HyTrust
- Industry: Information Technology Computer software
- Founded: 2007
- Founders: Eric Chiu; Renata Budko; Boris Belov; Boris Strongin;
- Headquarters: Mountain View, California
- Key people: John De Santis CEO; Mercedes Caprara CFO;
- Website: hytrust.com

= HyTrust =

American company

HyTrust, an Entrust company, is an American company. It specialized in security, compliance and control software for the virtualization of information technology infrastructure. The company was founded in 2007 and is based in Mountain View, California. Entrust Corp. acquired it in January 2021.

==History==

HyTrust was founded in 2009, partnered by VMware, Symantec, Cisco Systems, and Citrix Systems, and backed by $5.5 million funding from Trident Capital and Epic Ventures. It further raised $10.5 million from Granite Ventures and Cisco Systems in 2010.
In summer 2013, the company raised $18.5 million in an oversubscribed C round with investments from Intel Capital, In-Q-Tel, Carahsoft, Fortinet, and previous investors. The website also mentions McAfee, Trend Micro, CA Technologies, RSA, and VCE.

HyTrust was founded by the company's president, Eric Chiu, vice president Renata Budko, vice president Boris Strongin, and engineer Boris Belov. Before HyTrust, both Chiu and Budko worked for Cemaphore Systems – a company specializing in disaster recovery for Microsoft Exchange. HyTrust's CEO and chairman is John De Santis – formerly vice president of Cloud Services at VMware and chairman and CEO of TriCipher, a software security infrastructure company.

In November 2013, HyTrust acquired HighCloud Security, a cloud encryption and management software provider. This acquisition added encryption and key management to HyTrust's products. In spring 2015, the company raised $33 million in Series D funding. In 2017, the company raised $36 million and acquired DataGravity, a security company. HyTrust was acquired by Entrust in January 2021.

==Products and services==

HyTrust's products are based on the company's patented intelligent security control system for virtualized ecosystems.

HyTrust CloudControl is a VMware vSphere-compatible virtual appliance that sits between the virtual infrastructure and its administrators. Whenever an administrative request is submitted to the infrastructure, the appliance determines whether that request complies with the organization's security policies before permitting or denying it accordingly.
By logging all requests, records are produced that can be used for regulatory compliance and auditing, troubleshooting, and forensic analysis.

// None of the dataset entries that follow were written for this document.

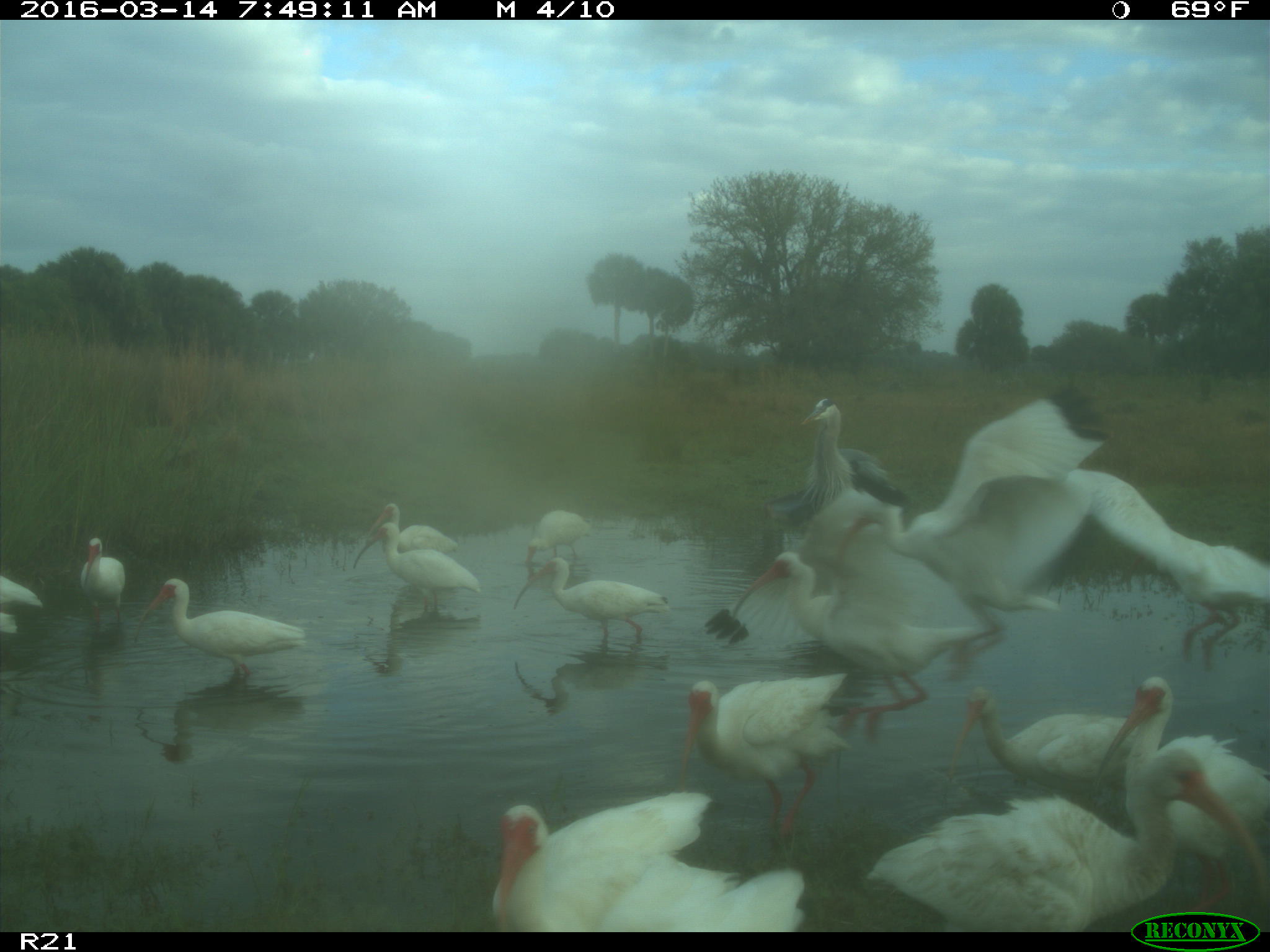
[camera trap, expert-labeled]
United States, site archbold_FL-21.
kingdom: Animalia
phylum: Chordata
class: Aves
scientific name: Aves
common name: birds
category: unidentified bird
Unidentified bird (birds) (Aves).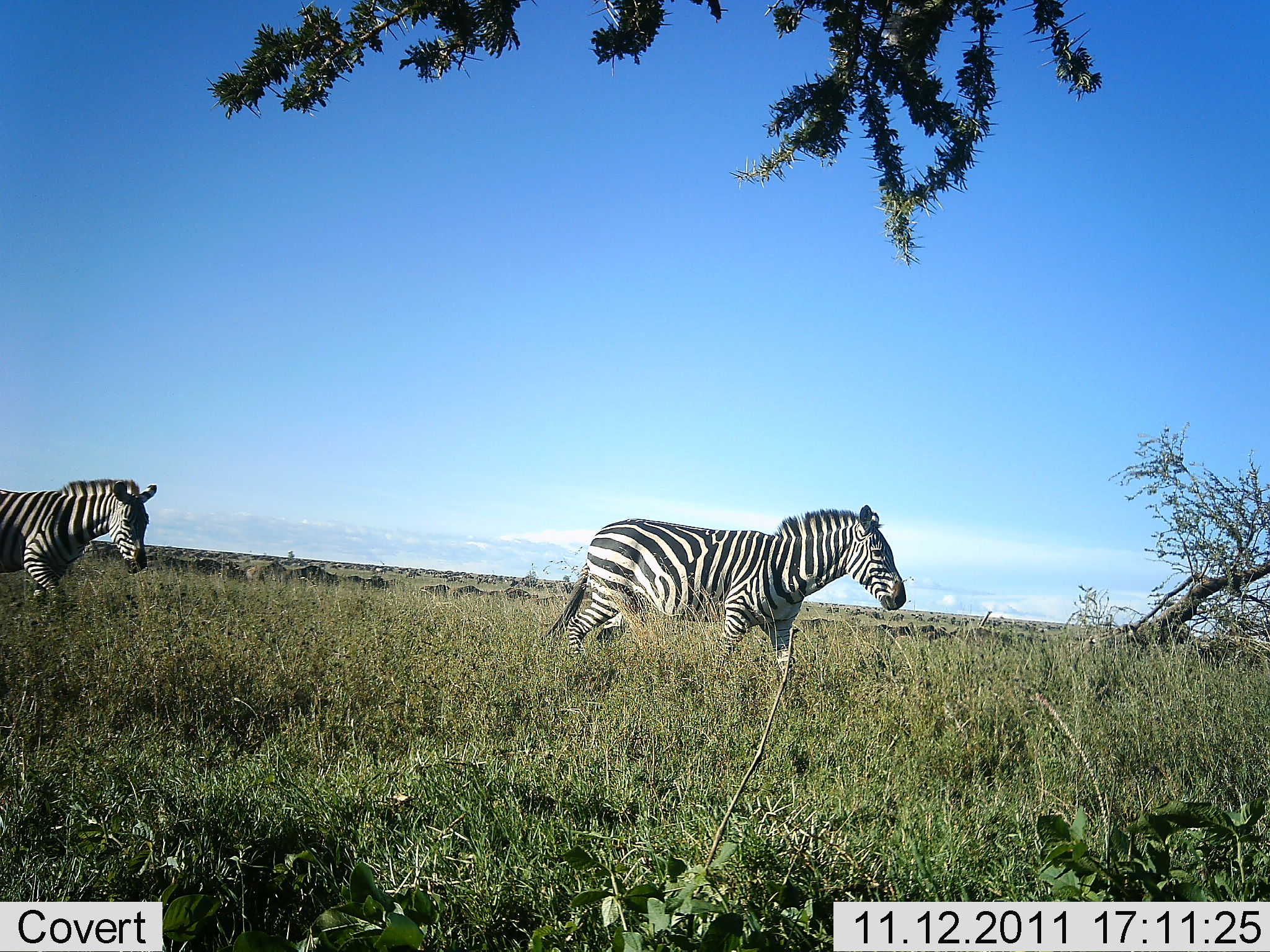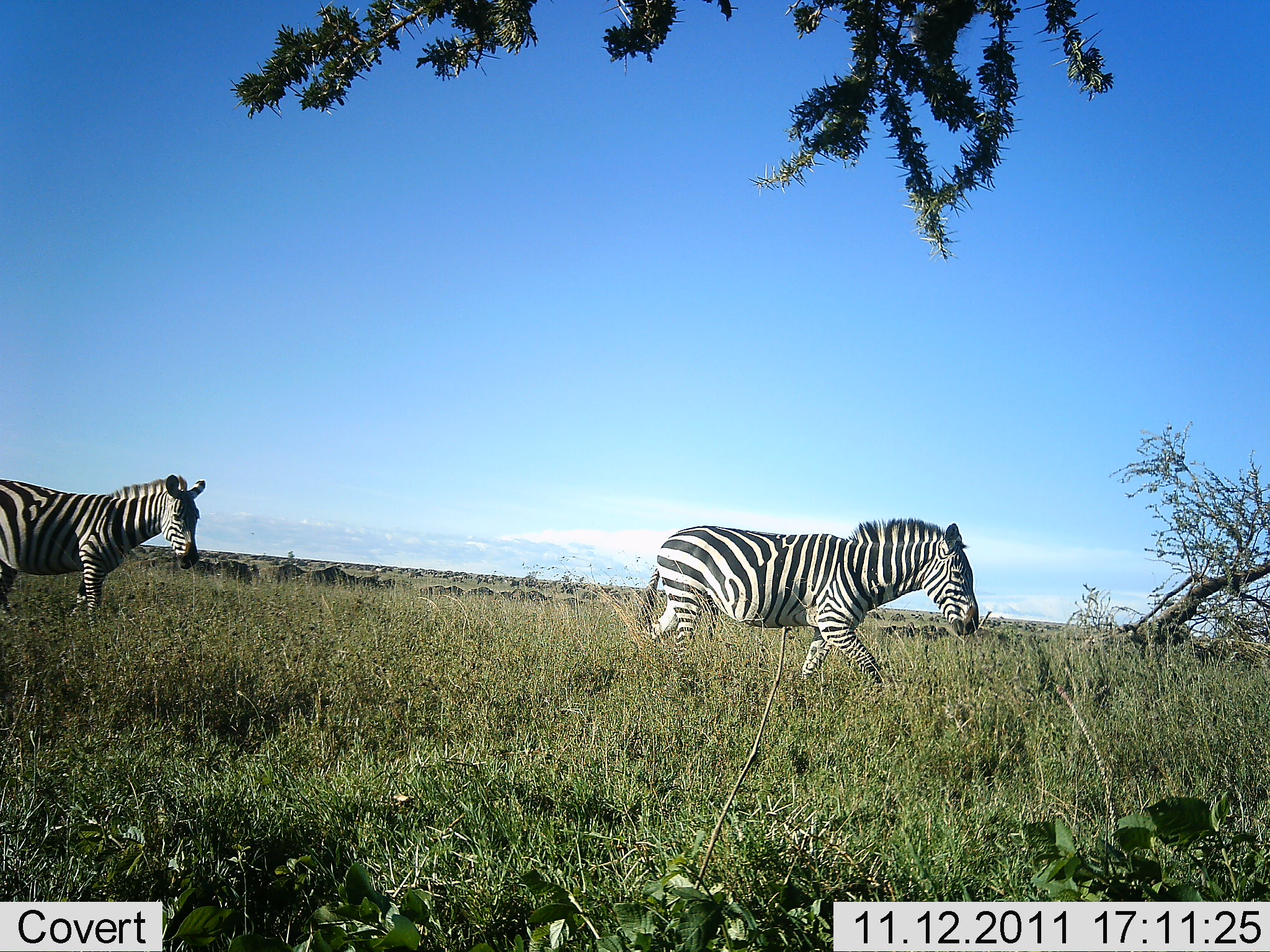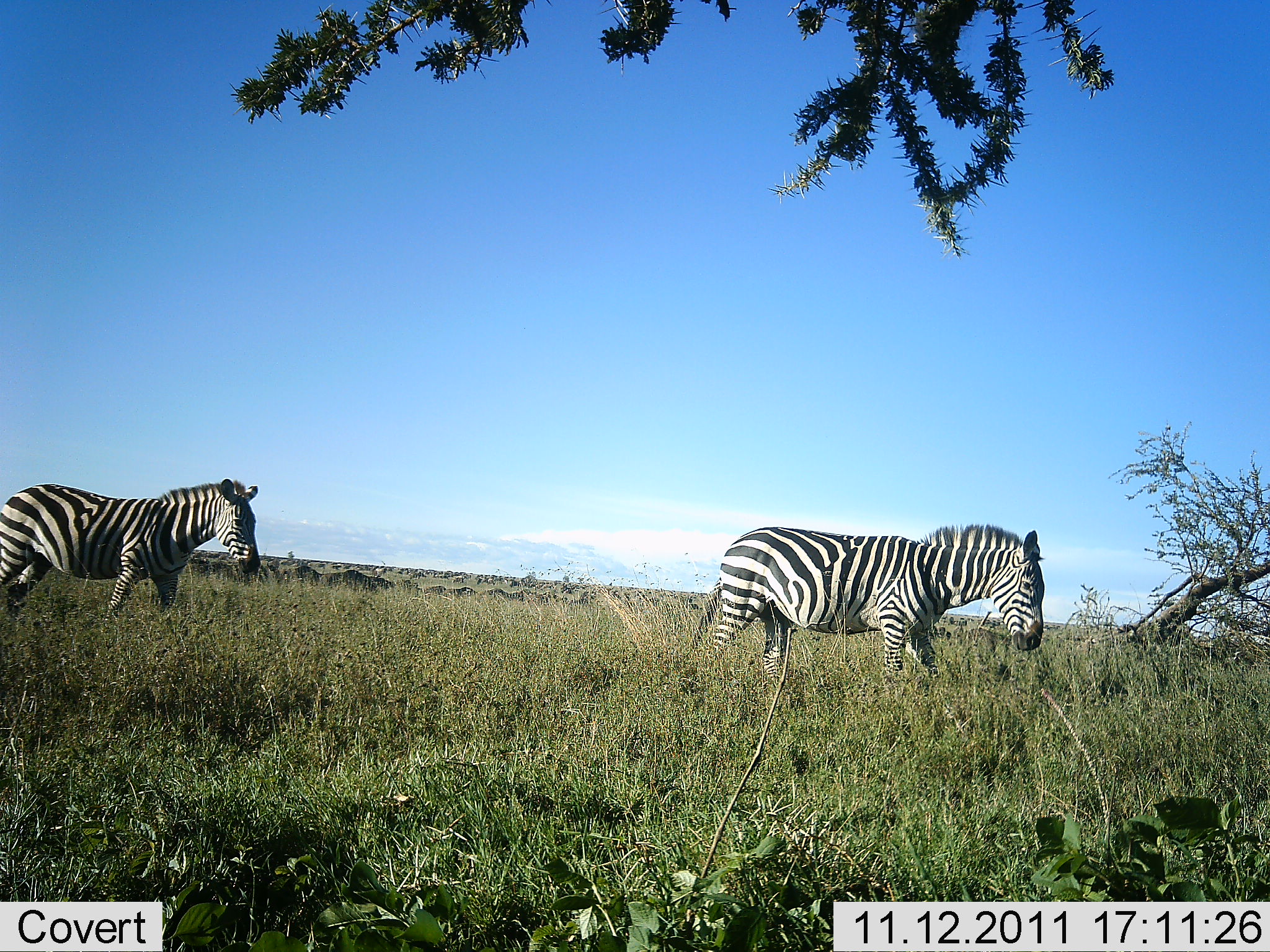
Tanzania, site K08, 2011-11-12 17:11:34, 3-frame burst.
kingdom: Animalia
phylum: Chordata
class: Mammalia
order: Perissodactyla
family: Equidae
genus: Equus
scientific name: Equus quagga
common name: plains zebra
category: zebra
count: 2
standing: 0%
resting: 0%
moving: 100%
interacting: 0%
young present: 0%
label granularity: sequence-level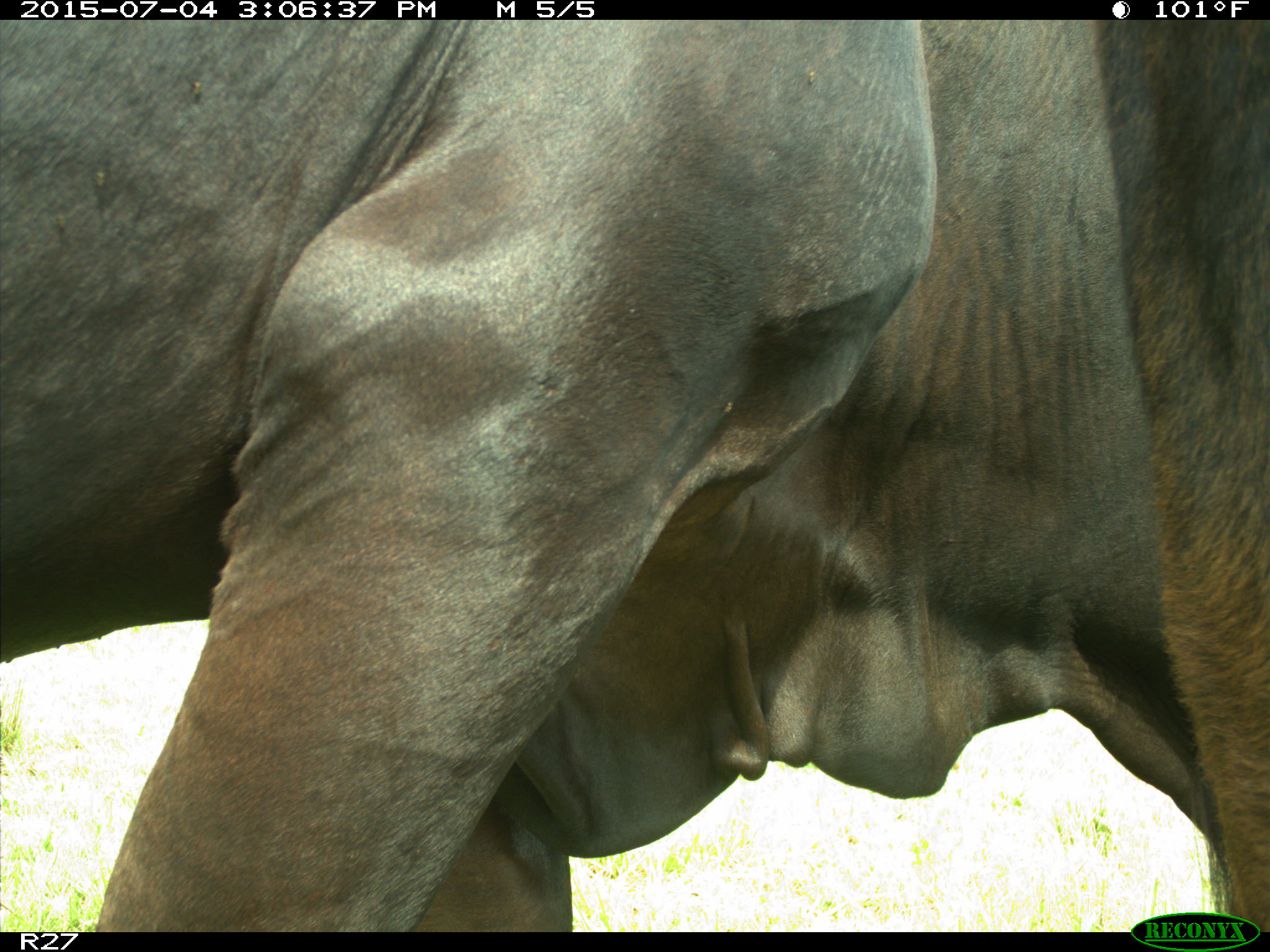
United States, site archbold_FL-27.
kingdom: Animalia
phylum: Chordata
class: Mammalia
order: Artiodactyla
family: Bovidae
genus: Bos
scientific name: Bos taurus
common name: domestic cow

The company also provides private cloud, logging, active directory, root access, two-factor authentication, VI segmentation, host hardening, multi-tenant policy enforcement, secondary approval services, encryption, and key management and advises organizations on how to manage their virtualized and cloud computing environments.

HyTrust partnered with Intel in 2014 to create HyTrust BoundaryControl. The technology lets companies set policies to control access to cloud and virtualized IT where data can be stored. BoundaryCountrol is designed to work with the Intel TXT technology.

The company released HyTrust DataControl 3.0 in 2015. The technology encrypts data on virtual machines while they are at rest and keeps the data secure until being used.